El nuevo libro de María Isabel Cintas podría considerarse como un epílogo de su arduo trabajo de investigación sobre la obra de Chaves Nogales (no olvidemos que ella es la verdadera artífice de ese magistral rescate), pues se compone de una serie de 62 artículos, escritos por el político coruñés, en perfecta sintonía con el periodista sevillano. De esos artículos, 18 son rigurosamente inéditos y fueron redactados ya en el exilio, al término de la Guerra Civil. Ello confiere al conjunto un valor extraordinario, a resultas del amargo análisis que ambos activistas hicieron del desastre final, como dos auténticos náufragos de la República, en una Europa que consumó la más negra traición a los demócratas españoles. (Machado, en un artículo de La Vanguardia de 3 de mayo de 1938, refiriéndose a esto mismo dice: “Ya es voz unánime de la conciencia universal que el pacto de no intervención en España constituye una de las más grandes iniquidades de la historia”.)

Todavía en los últimos artículos de Madariaga late la esperanza del que fuera eminente profesor de Oxford, representante de España en la Sociedad de Naciones, embajador y dos veces ministro en los gobiernos de Alejandro Lerroux; la esperanza en una intervención de los aliados, vencedores de la II Guerra Mundial, sobre aquel estrambote residual de fascismo que quedaba en esta esquina del mundo. En uno de esos escritos, Madariaga llama a Franco “el Führer de la Falange”. Pero no sirvió de nada.

^^^^^^^^

:: ENUNCIADO ::
Determine si cada una de las siguientes afirmaciones concuerda con el texto mostrado, respondiendo sí o no y citando literalmente las palabras que lo deciden.
1. El libro reúne sesenta y dos artículos.
2. Todos los artículos del libro se escribieron antes de la Guerra Civil.
3. Madariaga fue ministro en tres ocasiones.

:: DATOS RECOPILADOS ::

^^^^^^^^

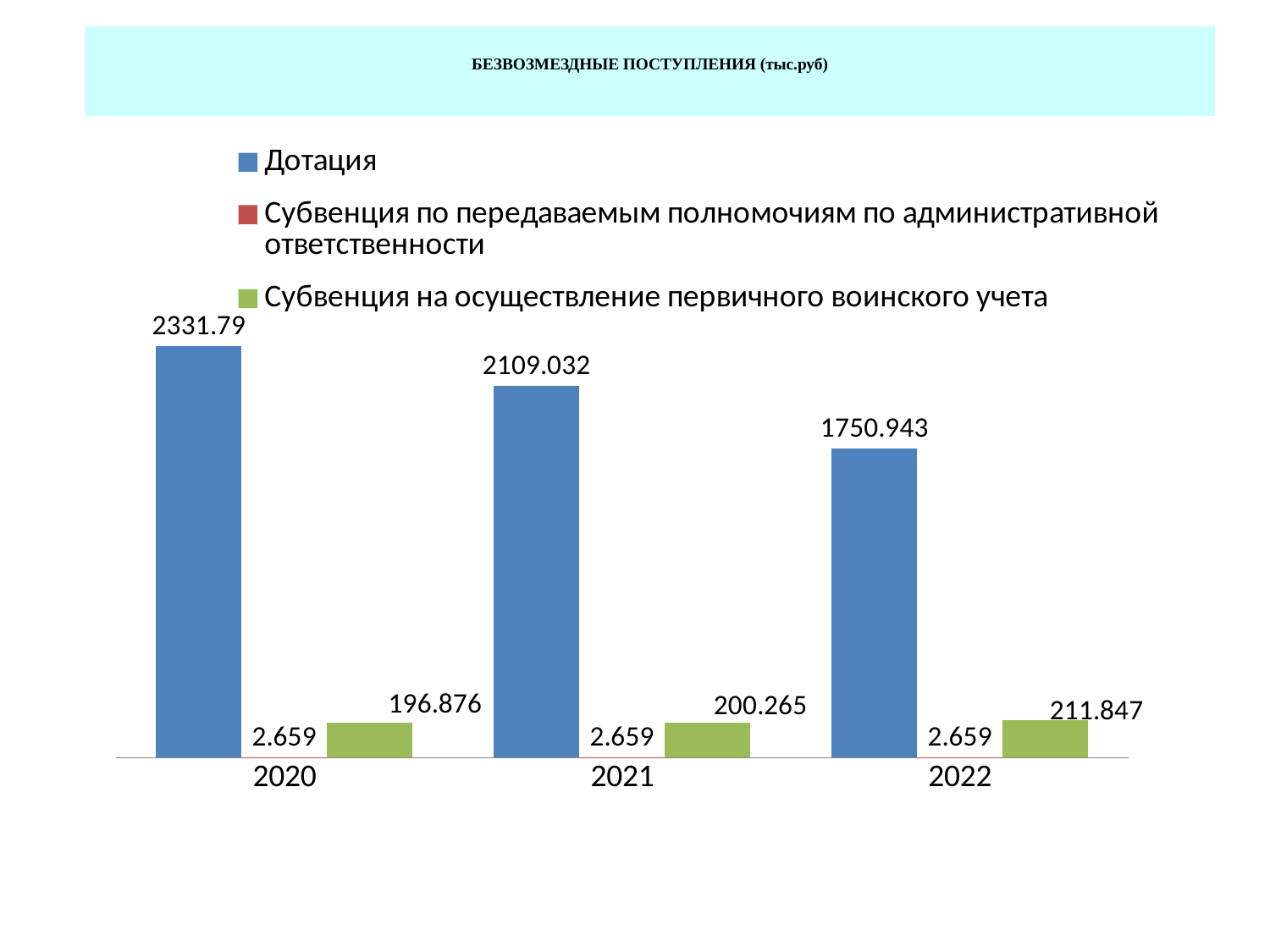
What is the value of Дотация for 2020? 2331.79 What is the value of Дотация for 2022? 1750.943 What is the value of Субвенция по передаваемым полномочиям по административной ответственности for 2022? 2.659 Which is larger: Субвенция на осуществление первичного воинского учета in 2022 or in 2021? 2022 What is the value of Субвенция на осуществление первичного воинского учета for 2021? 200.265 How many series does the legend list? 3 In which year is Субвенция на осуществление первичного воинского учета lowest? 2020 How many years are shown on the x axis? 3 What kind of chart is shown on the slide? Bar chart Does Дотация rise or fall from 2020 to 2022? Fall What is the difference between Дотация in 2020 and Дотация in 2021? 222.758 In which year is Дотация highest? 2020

^^^^^^^^

:: RESPUESTA ::
1. Sí: «se compone de una serie de 62 artículos».
2. No: «18 son rigurosamente inéditos y fueron redactados ya en el exilio, al término de la Guerra Civil».
3. No: «dos veces ministro en los gobiernos de Alejandro Lerroux».